# Big Boy-Help me score him.



## hpurvis (Aug 15, 2006)

What say you as to the size ofhis rack?


----------



## GAGE (Aug 15, 2006)

I would say Crabapple has a King!    Great Buck regardless of the score!


----------



## JH300 (Aug 15, 2006)

130 to 140


----------



## Jody Hawk (Aug 15, 2006)

I'd say 130.


----------



## hunterb (Aug 15, 2006)

as to the size of his rack.......HUGE


----------



## leo (Aug 15, 2006)

*W O W hilton*

Thats huge 

Don't worry about scoring him, Woody will do it when you take him up there


----------



## swampbuck (Aug 15, 2006)

It's hard to say without knowing the approx weight of the deer. Looks like a shooter though.


----------



## miller (Aug 15, 2006)

Good deer, great tine length. I would have to say mid 130's.


----------



## hpurvis (Aug 15, 2006)

swampbuck said:
			
		

> It's hard to say without knowing the approx weight of the deer. Looks like a shooter though.

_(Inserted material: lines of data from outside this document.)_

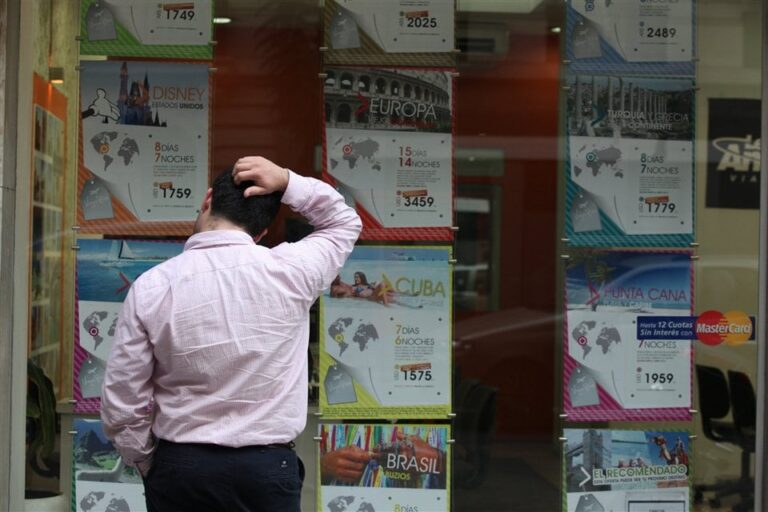 Aumento Salarial para Empleados de Turismo en Septiembre de 2026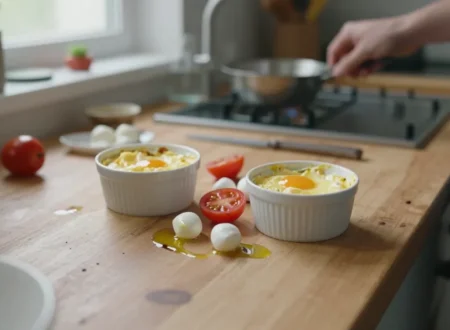 7 Cottage Cheese Egg Bites That Taste Just Like Starbucks Hack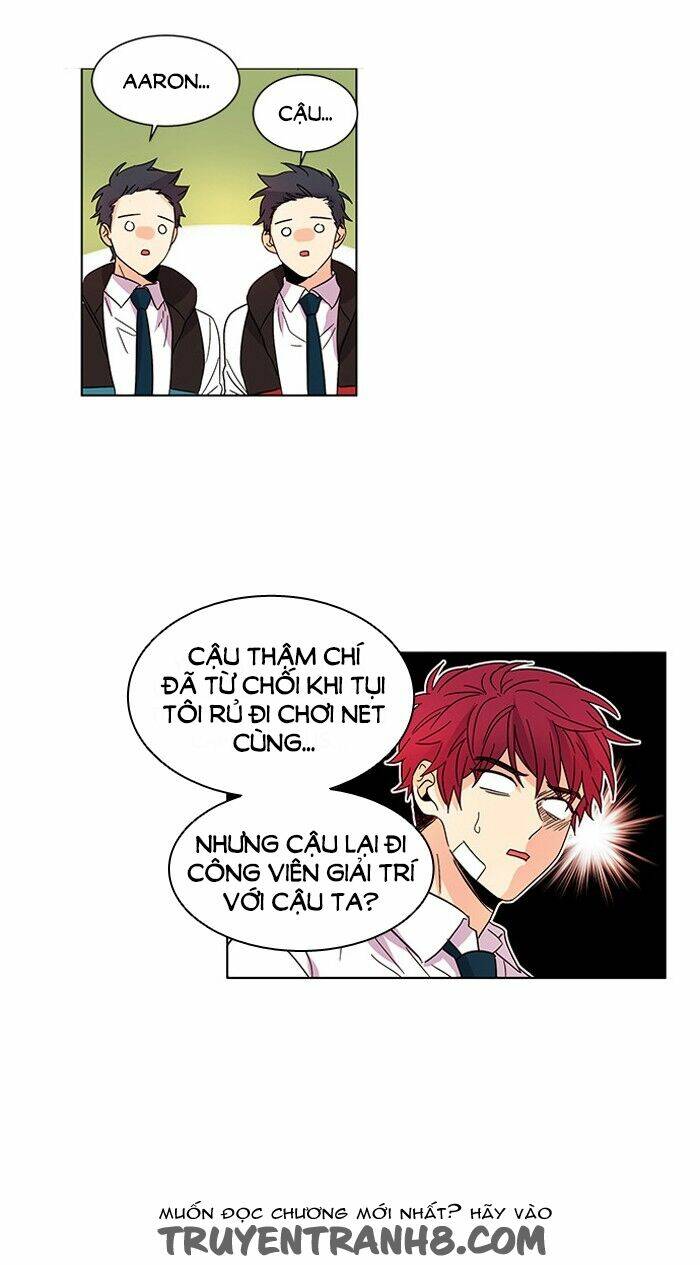 Oh! Cô Nàng Oh Yesu Chương 26 Ảnh 6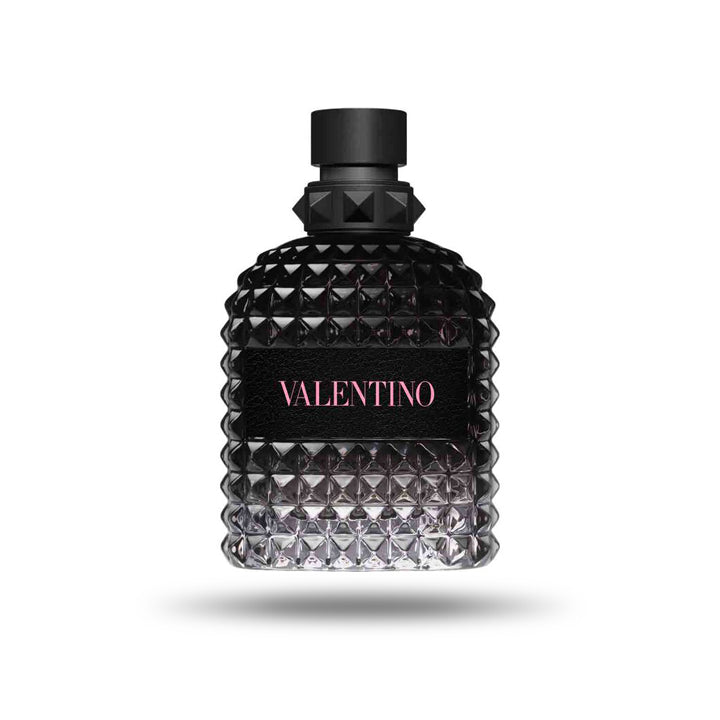 Valentino Uomo Born In Roma - Eau de Toilette for Women  100ml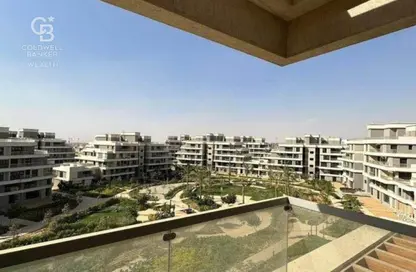Apartment - 3 Bedrooms - 3 Bathrooms for sale in Villette - 5th Settlement Compounds - The 5th Settlement - New Cairo City - Cairo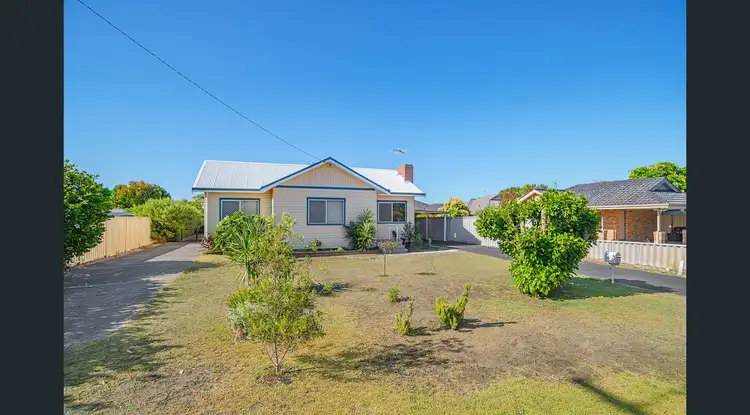 Second view of Homely house listing, 2/17 South Street, West Busselton WA 6280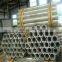 round thin wall aluminum tube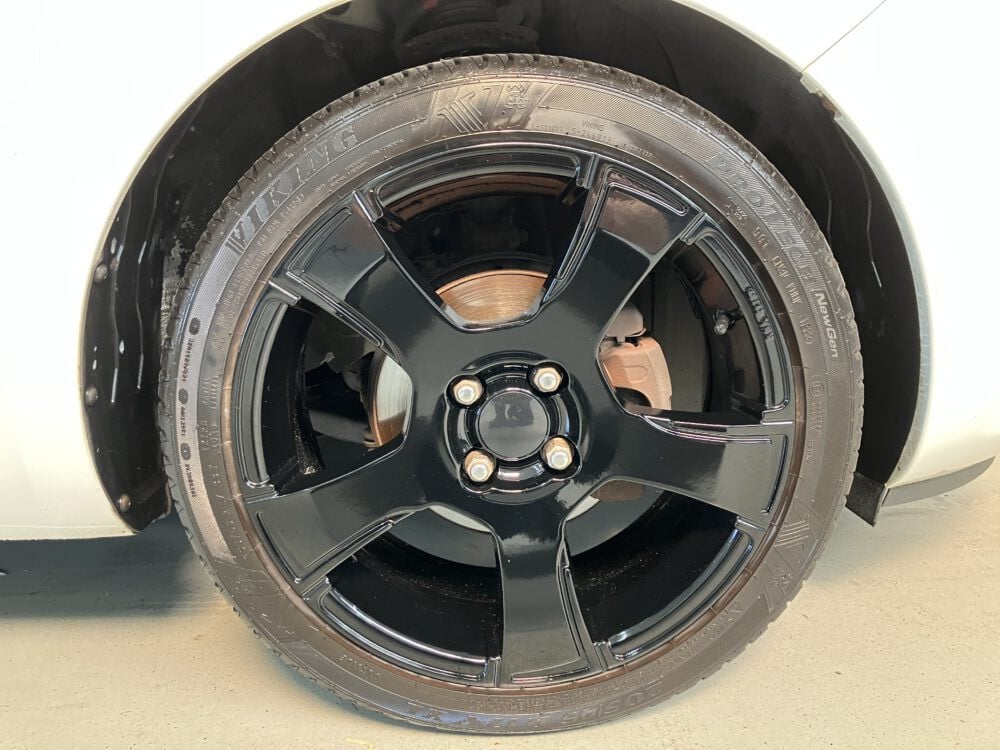 Kia Rio 1.2 CVVT Plus Pack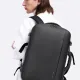 Σακίδιο πλάτης vacuum Tsa Lock με ζυγαριά 36L Laptop 17,3” Bange 1909-8 μαύρο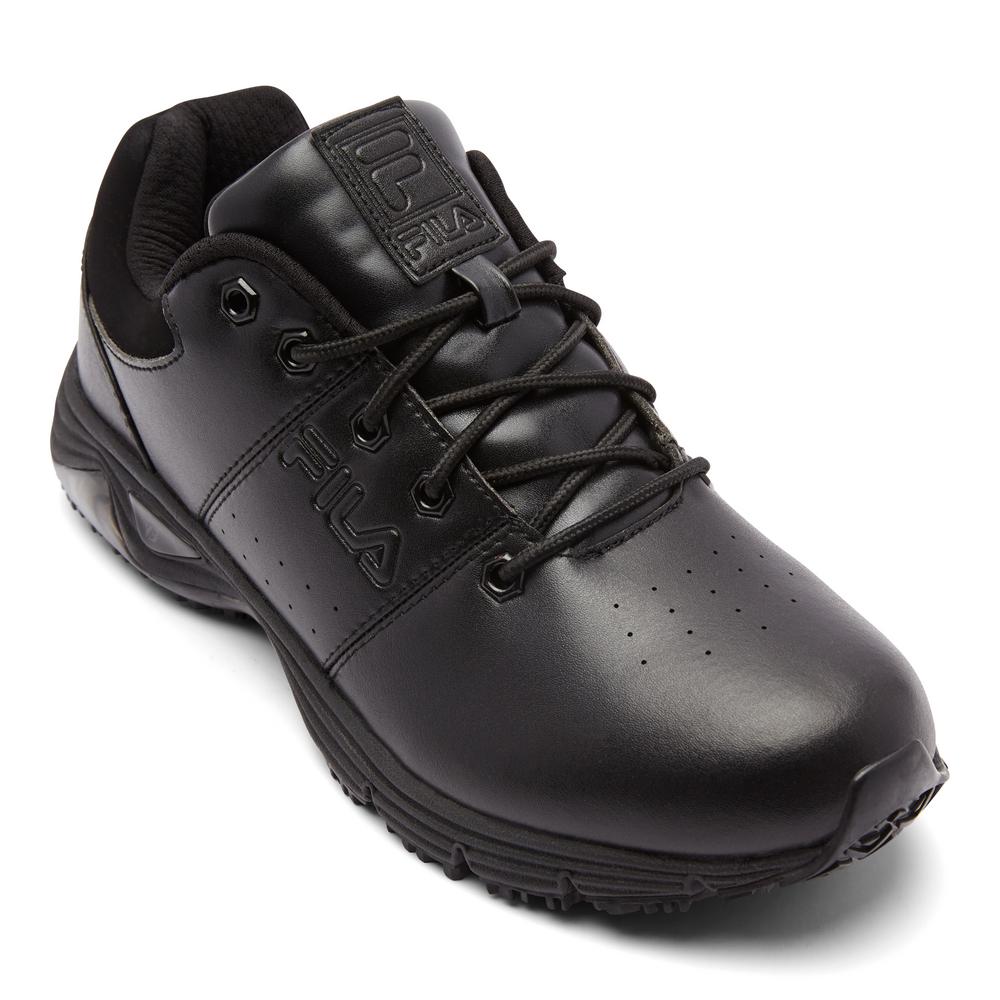 fila oxford shoes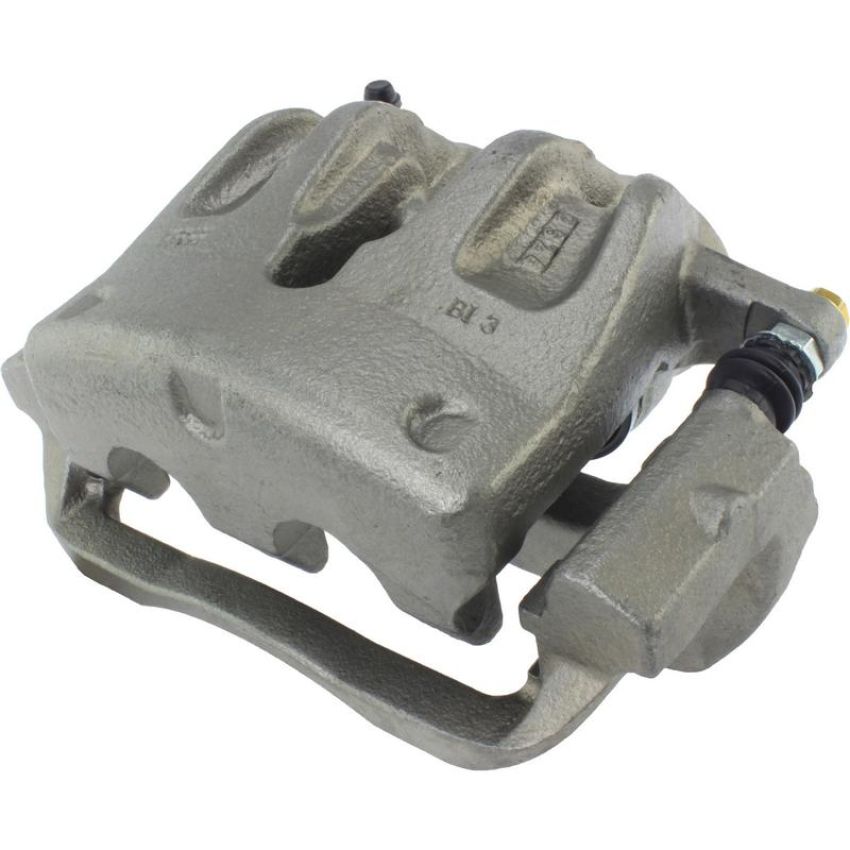 CENTRIC PARTS 141.22020 Centric Semi-Loaded Brake Caliper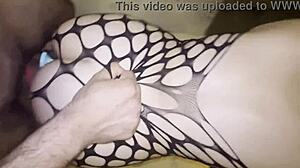 my best friend's mom came for a visit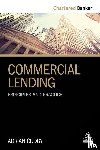 Cudby, Adrian - Commercial Lending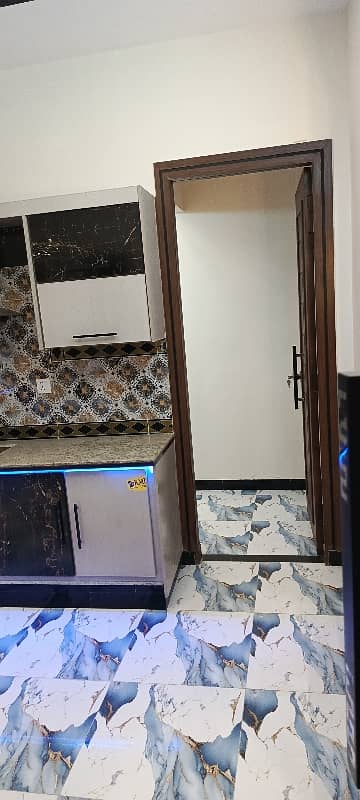 1 Kamal Double Storey Beautiful House Is Available For Sale At Gulshan Abad Rawalpindi 29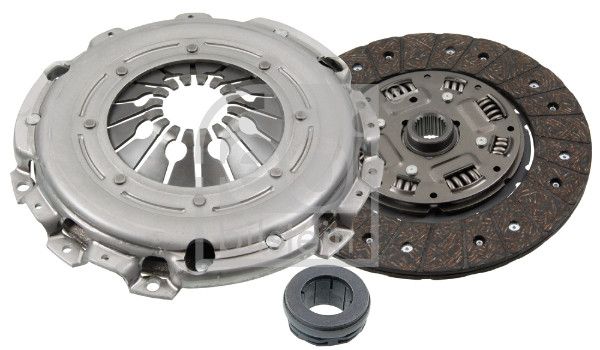 FEBI BILSTEIN 1005217 Clutch kit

Actually i was thinking of letting him walk and maybe shoot nextg year.    Not hardly. he is hanging out around my stand, so amybe he'll show up when the gals get ready to dance.


----------



## Jeff Phillips (Aug 15, 2006)

Looks to me like that giant spider is going to get him 1st 

I would put him in the 120 range. Good buck!


----------



## Deerman (Aug 15, 2006)

135 to 145


----------



## Trizey (Aug 15, 2006)

Mid to upper 120's


----------



## TroupTC (Aug 15, 2006)

*Buck*

Great looking buck.  I'd say around 128.  Good luck


----------



## Super Dave (Aug 15, 2006)

Upper 120's or lower 130's.


----------



## gacowboy (Aug 15, 2006)

Score him on the ground! 
He looks like a real nice one! If he is an 8 point ,I would say in the 120's.
Just a guess, it's really hard to tell. But if he comes by my stand he is mine.


----------



## Jim Thompson (Aug 15, 2006)

he will be in the very high 120's gross.  nice nice buck


----------



## BROWNING7WSM (Aug 15, 2006)

Mid 120...

Good Luck getting him....


----------



## ultramag (Aug 15, 2006)

125 to 130 for sure.great buck


----------



## GAGE (Aug 15, 2006)

Upper 120's...He is a fine Buck!!


----------



## Dean (Aug 15, 2006)

*Nice buck*

looks to be in the high 120's gross, maybe low 130's gross


----------



## jcarter (Aug 15, 2006)

nicest trail cam buck ive seen. id say low 130's. nice deer.


----------



## Handgunner (Aug 15, 2006)

A solid 135.


----------



## davidhelmly (Aug 15, 2006)

He should be right around P&Y, 125-130. I would score him after I shot him. Good luck with him.


----------



## deuce (Aug 15, 2006)

a solid 135


----------



## Woody (Aug 15, 2006)

126 gross. -- nice!!

Hope you've got enough Ladies to keep him coming back.


----------



## kevincox (Aug 15, 2006)

125 give or take a couple of inchs.


----------



## hpurvis (Aug 15, 2006)

Woody said:
			
		

> 126 gross. -- nice!!
> 
> Hope you've got enough Ladies to keep him coming back.



We did not shoot a doe last year and only 2 the year before. this was after them being hammered in 2003. This is the very reason we have practiced restraint is to keep enough gals for him and maybe others. We are seeing more deer this year than in the last 2 years. Larry and I worked all weekend and saw lots of deer. The trail cams are picking up 4 and 5 at the time now which is good. We are seeing lots of fawns also. looks like we may be balanceing the herd back out.


----------



## NorthGaBowhunter (Aug 16, 2006)

Mid 130's I'm guessing, what a buck.


----------



## @fulldraw (Aug 28, 2006)

125-130 ish green I Dont know if he will keep 125 after drying and thats the magic number


----------



## Bruz (Aug 28, 2006)

If you enlarge the pick and use the basic measurement references such as 

Ear = 6 inches

Eye = 4 inches of circumference

He looks to have 11" G-2's which are impressive...I would say a gross of around 137"

Nice Buck either way.


----------



## Dub (Aug 28, 2006)

Sucker got some serious tine length!!


Good luck, man...I hope you get him!!!!


----------